Yeah, I mean, I think you think about this, I've mentioned one of them before, like what Bob and his team at Archer doing is incredibly impressive. And I think, you know, Bob starts to think about the world notch down to think about the world where they, they want to get involved in some of these broader discovery engine platforms that we invest in solely across the biotech space, they are intrigued about the software, the tools and the instruments that are kind of digitally native, you know, our cloud forward. So, you know, and I think there's a ton of room to collaborate, they won't be, you know, not all of them, I think, is probably the best answer to your question. You know, some are focused on kind of those building biotechs that are focused on a single asset or a dual asset, or, you know, low hanging fruit that still continues to exist in bio and drug discovery. And that's very lucrative to some of these firms and their playbook, and they've created a ton of value, and candidly created a ton of really impressive, you know, therapeutics, drugs that have real treatments out in the real world. So, but you know, some of them will, we'll see, you know, what we're doing is too far, you know, too far of a stretch for within their own strategy, but some will, you know, will co invest with and partner up with. And, you know, I was texting back and forth with Bob, you know, a couple of nights ago saying, let's find deals to do together.

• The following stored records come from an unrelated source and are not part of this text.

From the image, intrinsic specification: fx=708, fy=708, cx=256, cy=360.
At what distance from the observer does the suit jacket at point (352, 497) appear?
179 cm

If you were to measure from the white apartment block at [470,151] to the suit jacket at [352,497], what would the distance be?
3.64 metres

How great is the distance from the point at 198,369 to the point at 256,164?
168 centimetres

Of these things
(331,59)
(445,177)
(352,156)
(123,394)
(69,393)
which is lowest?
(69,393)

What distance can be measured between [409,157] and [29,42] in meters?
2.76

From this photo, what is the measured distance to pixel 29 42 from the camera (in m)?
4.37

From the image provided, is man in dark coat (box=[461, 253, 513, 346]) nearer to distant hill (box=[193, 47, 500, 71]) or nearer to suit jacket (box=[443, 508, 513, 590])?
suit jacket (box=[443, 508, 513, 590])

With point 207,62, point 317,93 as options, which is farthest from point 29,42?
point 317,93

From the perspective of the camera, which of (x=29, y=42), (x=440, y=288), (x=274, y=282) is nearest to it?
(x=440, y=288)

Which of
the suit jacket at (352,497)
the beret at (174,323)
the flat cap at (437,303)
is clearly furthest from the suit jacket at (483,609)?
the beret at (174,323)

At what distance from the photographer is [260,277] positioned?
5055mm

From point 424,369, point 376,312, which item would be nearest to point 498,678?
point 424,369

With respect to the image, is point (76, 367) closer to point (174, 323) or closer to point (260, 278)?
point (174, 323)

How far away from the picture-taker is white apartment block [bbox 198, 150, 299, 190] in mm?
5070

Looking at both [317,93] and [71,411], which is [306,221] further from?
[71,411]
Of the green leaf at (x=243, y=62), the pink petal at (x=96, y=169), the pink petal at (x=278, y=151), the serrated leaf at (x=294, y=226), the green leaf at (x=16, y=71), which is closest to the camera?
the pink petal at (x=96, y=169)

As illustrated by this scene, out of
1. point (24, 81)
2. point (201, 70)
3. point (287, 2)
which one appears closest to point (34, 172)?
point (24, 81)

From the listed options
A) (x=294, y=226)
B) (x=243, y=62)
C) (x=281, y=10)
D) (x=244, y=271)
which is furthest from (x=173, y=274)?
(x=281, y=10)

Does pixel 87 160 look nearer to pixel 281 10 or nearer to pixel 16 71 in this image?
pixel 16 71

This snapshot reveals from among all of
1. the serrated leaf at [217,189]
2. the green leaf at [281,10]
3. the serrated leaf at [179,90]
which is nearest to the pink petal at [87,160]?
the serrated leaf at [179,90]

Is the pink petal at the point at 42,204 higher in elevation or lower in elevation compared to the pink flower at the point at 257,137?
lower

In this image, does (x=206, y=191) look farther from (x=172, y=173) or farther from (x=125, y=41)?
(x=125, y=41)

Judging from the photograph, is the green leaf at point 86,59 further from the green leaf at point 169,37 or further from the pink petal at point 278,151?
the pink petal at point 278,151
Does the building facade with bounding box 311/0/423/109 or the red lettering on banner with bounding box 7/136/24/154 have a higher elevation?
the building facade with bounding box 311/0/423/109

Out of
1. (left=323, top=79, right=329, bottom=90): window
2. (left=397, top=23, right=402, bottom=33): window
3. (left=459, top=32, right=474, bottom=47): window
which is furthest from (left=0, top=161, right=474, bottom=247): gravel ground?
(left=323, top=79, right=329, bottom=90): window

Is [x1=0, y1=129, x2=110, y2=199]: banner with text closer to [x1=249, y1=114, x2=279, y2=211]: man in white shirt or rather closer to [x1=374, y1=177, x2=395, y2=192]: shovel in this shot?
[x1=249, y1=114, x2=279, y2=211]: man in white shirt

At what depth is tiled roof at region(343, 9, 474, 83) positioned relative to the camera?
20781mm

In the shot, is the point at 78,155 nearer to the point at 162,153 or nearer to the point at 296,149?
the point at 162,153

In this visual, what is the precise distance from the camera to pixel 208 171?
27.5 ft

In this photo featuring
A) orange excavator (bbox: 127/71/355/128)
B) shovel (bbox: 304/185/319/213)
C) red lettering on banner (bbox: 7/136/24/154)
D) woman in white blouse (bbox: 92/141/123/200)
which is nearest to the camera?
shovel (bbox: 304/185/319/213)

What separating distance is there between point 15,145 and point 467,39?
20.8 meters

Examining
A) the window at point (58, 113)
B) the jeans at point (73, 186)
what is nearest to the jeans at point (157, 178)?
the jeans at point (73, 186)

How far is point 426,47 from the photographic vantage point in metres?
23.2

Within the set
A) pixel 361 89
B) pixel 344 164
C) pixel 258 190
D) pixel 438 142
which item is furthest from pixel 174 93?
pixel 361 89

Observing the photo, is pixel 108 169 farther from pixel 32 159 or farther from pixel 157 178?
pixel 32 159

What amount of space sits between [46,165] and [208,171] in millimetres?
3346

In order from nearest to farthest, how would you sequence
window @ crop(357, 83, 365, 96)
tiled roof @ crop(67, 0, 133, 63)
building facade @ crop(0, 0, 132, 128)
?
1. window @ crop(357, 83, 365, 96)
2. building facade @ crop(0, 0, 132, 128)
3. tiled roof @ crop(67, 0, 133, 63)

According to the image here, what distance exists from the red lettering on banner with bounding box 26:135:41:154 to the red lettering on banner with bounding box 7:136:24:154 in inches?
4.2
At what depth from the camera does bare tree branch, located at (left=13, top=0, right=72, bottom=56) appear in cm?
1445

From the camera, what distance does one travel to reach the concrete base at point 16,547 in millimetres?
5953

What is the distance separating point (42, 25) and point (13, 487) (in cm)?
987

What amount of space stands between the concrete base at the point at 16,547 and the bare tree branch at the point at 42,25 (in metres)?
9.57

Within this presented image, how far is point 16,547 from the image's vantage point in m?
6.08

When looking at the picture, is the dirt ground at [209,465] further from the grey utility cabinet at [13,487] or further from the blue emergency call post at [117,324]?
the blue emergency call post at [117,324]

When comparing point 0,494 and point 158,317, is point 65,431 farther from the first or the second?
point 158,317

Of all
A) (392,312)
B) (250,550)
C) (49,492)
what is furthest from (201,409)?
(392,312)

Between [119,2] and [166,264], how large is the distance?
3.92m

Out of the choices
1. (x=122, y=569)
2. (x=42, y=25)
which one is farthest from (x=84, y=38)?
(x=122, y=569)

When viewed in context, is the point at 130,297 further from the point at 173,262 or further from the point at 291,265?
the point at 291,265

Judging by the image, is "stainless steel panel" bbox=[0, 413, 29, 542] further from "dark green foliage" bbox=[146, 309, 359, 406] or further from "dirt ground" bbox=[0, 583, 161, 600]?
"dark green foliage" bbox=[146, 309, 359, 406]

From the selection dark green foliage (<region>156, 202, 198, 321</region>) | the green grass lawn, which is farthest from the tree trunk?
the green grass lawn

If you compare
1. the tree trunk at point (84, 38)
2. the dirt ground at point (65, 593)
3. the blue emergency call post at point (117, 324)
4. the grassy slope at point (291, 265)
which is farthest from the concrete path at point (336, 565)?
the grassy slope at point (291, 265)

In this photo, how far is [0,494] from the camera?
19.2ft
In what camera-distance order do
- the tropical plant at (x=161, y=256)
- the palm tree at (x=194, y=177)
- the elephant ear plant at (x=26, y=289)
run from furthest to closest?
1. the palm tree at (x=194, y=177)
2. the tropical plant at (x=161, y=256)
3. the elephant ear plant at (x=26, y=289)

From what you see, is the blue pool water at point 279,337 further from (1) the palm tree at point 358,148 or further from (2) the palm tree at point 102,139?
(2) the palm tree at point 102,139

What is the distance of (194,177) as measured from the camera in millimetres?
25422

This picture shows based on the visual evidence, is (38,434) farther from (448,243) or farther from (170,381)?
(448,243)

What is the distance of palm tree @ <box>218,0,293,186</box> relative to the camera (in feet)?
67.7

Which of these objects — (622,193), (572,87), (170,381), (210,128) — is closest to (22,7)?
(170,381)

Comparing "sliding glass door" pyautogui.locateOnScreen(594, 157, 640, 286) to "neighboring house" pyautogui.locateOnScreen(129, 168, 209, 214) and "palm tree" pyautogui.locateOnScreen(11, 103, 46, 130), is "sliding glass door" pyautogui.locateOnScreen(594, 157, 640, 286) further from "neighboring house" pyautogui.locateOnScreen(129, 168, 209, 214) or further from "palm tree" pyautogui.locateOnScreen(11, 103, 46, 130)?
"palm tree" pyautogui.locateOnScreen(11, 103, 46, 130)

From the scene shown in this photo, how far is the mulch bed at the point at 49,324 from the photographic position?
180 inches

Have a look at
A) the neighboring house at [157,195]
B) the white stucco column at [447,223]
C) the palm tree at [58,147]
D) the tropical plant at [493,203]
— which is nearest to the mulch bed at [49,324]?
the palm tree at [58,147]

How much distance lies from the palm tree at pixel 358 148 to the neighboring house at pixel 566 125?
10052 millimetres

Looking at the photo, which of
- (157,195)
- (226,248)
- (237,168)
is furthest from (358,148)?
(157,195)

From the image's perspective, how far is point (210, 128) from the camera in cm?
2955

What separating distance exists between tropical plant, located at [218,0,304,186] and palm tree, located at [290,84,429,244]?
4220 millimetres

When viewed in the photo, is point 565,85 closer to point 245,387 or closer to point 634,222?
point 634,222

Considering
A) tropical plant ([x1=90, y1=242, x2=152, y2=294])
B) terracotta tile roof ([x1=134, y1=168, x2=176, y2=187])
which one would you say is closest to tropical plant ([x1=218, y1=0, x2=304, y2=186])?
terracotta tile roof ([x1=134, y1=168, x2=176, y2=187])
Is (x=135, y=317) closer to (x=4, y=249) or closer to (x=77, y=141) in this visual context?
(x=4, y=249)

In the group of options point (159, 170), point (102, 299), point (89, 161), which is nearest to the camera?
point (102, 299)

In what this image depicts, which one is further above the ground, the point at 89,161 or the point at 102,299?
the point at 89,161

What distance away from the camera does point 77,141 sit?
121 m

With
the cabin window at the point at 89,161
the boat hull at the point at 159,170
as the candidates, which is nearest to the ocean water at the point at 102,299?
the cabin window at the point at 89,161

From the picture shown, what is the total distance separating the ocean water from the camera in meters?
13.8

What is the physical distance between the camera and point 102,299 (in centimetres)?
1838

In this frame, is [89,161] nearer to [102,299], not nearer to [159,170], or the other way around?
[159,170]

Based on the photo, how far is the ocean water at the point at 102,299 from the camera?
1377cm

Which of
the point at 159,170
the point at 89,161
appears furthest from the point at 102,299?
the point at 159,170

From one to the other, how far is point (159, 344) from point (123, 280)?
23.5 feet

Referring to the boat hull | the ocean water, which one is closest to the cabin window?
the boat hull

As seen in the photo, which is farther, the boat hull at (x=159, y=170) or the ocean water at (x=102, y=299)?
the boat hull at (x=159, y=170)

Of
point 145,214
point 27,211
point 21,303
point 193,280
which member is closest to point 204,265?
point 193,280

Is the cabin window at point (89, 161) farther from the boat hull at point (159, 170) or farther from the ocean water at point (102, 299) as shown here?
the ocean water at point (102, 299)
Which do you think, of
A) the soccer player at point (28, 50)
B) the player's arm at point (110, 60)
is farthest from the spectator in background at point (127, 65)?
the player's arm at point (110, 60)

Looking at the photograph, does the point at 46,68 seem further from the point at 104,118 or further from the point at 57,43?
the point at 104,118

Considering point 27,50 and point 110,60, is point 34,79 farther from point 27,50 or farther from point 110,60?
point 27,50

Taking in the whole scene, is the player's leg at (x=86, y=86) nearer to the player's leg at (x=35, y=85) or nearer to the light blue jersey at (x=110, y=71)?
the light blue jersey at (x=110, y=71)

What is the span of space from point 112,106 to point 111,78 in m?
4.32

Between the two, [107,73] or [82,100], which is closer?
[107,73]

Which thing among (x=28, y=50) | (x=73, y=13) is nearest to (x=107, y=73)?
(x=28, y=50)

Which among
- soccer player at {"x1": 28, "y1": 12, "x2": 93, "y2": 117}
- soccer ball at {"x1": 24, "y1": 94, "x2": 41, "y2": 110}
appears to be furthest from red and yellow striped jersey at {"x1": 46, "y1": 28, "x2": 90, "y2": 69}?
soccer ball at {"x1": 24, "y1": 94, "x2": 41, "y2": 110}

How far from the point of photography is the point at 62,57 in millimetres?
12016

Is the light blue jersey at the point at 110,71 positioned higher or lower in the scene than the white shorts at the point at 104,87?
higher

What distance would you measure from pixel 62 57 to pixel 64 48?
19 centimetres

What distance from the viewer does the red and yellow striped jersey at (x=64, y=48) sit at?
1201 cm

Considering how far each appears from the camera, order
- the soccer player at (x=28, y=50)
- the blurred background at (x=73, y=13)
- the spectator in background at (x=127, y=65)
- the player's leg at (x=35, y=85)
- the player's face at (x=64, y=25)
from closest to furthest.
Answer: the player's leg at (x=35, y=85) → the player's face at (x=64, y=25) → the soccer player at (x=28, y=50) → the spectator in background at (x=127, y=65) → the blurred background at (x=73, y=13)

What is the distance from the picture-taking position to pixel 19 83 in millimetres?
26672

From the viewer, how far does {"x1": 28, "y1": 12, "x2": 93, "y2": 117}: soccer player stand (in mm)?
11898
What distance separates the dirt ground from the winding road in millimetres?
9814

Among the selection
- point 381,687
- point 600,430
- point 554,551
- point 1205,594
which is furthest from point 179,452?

There's an argument that sort of the low interest rate environment was like the best time for this sort of futuristic technology investment, that was sort of the window. And now with interest rates going up, people are much more oriented around profits, like SAS company, software companies, where there's no question that they'll be able to figure out how to monetize need to make profits sooner. If that's the mentality of the moment, Will there really be a lot of appetite outside of, you know, your fund to bet on companies where maybe the follow on round? You know, the company still doesn't have revenue? And it's still sort of a project?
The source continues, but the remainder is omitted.